Cherchant, cherche dans la forêt paisible un coin où tu puisses étudier à loisir cette vie immortelle, multiforme, immuable et changeante qui est le chemin de ton ascension. Délasse-toi des bruits hostiles dans le calme des belles nuits. Lave la fatigue de ta pensée en écoutant la mer aux rires innombrables. Ecoute dans ton cœur, entends en tes pensées le chant mystérieux des étoiles. Quand tu auras appris à discerner ce qu’elles disent, tu connaîtras de grands secrets qui viendront corroborer lés enseignements de ton Initiation.

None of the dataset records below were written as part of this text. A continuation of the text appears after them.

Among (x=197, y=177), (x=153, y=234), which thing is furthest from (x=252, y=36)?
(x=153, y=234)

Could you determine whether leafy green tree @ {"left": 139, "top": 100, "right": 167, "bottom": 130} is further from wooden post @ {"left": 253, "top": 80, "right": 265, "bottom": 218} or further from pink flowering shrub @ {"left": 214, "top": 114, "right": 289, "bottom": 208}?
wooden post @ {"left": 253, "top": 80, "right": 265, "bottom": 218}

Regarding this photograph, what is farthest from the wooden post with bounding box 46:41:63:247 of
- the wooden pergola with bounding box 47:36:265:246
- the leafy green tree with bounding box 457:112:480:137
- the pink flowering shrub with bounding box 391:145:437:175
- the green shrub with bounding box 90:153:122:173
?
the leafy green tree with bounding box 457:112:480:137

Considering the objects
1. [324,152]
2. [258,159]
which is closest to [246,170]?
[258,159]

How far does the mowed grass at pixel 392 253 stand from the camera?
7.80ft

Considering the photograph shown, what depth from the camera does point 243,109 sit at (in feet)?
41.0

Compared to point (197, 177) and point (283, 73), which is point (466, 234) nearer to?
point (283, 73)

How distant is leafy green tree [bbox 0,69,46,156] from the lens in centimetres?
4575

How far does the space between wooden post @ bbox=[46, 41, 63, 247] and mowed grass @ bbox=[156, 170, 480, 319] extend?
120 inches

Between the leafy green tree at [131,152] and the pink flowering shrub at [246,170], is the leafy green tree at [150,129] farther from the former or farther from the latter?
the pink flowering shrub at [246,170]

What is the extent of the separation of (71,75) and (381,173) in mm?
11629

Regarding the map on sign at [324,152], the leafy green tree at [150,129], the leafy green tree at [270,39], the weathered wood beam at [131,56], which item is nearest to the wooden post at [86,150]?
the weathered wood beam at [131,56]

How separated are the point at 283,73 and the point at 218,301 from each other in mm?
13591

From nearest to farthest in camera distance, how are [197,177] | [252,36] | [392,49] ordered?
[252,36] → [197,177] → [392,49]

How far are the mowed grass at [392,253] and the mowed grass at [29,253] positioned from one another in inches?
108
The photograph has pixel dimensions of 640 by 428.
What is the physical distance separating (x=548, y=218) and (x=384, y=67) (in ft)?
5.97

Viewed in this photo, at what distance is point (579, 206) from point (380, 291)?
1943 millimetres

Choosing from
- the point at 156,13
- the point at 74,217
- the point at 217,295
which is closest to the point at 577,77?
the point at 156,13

Regarde, Cherchant, les tableaux qui se déroulent sous tes yeux, avec le rythme des saisons. Tu sais que toute vie est telle, que tout naît, croît, décline et meurt, mais tu sais aussi que, pour les êtres doués d'âme, cette mort apparente n'est qu'une renaissance. Comme les mystes d'Eleusis, tu connais le sens du grain de blé que la terre saisit et dévore, mais qui renaîtra quand vient Avril et donnera au centuple le fruit de son apparente mort. Couche-toi sur l'herbe, écoute la vie qui émane de la terre et monte vers l'étoile. Une même palpitation unit toutes les créatures. Tu le sais, et pourtant tu le comprendras mieux quand tu auras mieux étudié ce monde qui, pour le sage, est symbole et mystère.

Etudie le monde, ô mon frère, afin que tes heures de calme soient en même temps des leçons sublimes qui empliront toujours ton cœur et ta pensée du sentiment de la beauté, de ta gratitude envers les Forces amies, et, sur le rythme des étoiles, tu éprouveras la Paix, la Douceur, la Sérénité.